> _Goal A_: Please write out the passage on farm distress in India below, word for word.

##### Passage given #####

The changed pattern of land holdings, changed cropping pattern due to shift from light to cash crops, liberalisation policies which pushed Indian agriculture into the global markets without a level playing field, growing cost of cultivation, uncertainty of crop output, lack of profitable prices, indebtedness, neglect of agriculture by the government and its agencies, decline of public investment, individualisation of agricultural operations, so on and so forth. This constitutes the vicious cycle a farmer is trapped in.
The demands of farmers have been more or less the same over the years, from procuring loan waiver to respectable minimum support price for their yield.
A couple of months prior to the farmers' uproar in Madhya Pradesh and Maharashtra, we saw Tamil Nadu farmers protesting for a month at Jantar Mantar, Delhi, with almost the same demands. To remind the reader, similar apathy and insensitivity has been served to farmers in the country for long now.
Needless to say, the middle class and media seem to have the motto "ignorance is bliss". Farmers' narratives are being ridiculed by showcasing packaged drinking water or their attire.
Such deliberate attempts to de-legitimise farmers' protests is also an attempt, though failed, to repackage the development agenda by the Indian state. Thus, what at this juncture becomes crucial is revisiting the political economy of agrarian distress in India.

##### Available records #####

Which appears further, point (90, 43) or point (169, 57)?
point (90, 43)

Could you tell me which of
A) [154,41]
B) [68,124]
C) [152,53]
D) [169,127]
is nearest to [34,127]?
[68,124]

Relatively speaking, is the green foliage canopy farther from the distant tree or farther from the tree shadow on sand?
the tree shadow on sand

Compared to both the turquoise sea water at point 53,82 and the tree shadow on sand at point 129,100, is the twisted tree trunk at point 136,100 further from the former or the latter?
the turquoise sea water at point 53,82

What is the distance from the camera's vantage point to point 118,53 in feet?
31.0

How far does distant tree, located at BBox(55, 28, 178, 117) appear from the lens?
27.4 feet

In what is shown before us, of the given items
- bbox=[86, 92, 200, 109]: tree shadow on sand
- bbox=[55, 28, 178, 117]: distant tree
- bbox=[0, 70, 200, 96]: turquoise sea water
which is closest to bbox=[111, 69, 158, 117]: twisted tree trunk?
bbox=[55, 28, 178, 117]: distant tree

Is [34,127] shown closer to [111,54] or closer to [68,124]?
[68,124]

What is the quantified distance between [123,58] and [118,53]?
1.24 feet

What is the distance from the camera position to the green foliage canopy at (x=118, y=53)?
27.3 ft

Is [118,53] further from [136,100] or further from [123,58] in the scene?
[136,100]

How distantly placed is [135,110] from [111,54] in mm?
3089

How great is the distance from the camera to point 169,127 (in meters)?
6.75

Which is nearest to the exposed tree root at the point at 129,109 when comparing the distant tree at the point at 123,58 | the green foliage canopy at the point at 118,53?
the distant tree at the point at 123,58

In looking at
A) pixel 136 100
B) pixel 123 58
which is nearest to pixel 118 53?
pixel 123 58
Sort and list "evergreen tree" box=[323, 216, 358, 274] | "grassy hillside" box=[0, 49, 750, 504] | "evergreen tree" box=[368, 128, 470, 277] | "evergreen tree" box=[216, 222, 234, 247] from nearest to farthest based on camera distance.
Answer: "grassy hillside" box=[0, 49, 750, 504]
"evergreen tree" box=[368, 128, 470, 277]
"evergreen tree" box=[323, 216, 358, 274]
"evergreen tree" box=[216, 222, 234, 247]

#####

> _Goal B_: Extract every line of the rows above that contains the word "feet".

> _Task output A_:
The changed pattern of land holdings, changed cropping pattern due to shift from light to cash crops, liberalisation policies which pushed Indian agriculture into the global markets without a level playing field, growing cost of cultivation, uncertainty of crop output, lack of profitable prices, indebtedness, neglect of agriculture by the government and its agencies, decline of public investment, individualisation of agricultural operations, so on and so forth. This constitutes the vicious cycle a farmer is trapped in.
The demands of farmers have been more or less the same over the years, from procuring loan waiver to respectable minimum support price for their yield.
A couple of months prior to the farmers' uproar in Madhya Pradesh and Maharashtra, we saw Tamil Nadu farmers protesting for a month at Jantar Mantar, Delhi, with almost the same demands. To remind the reader, similar apathy and insensitivity has been served to farmers in the country for long now.
Needless to say, the middle class and media seem to have the motto "ignorance is bliss". Farmers' narratives are being ridiculed by showcasing packaged drinking water or their attire.
Such deliberate attempts to de-legitimise farmers' protests is also an attempt, though failed, to repackage the development agenda by the Indian state. Thus, what at this juncture becomes crucial is revisiting the political economy of agrarian distress in India.

> _Task output B_:
What is the distance from the camera's vantage point to point 118,53 in feet?
27.4 feet
1.24 feet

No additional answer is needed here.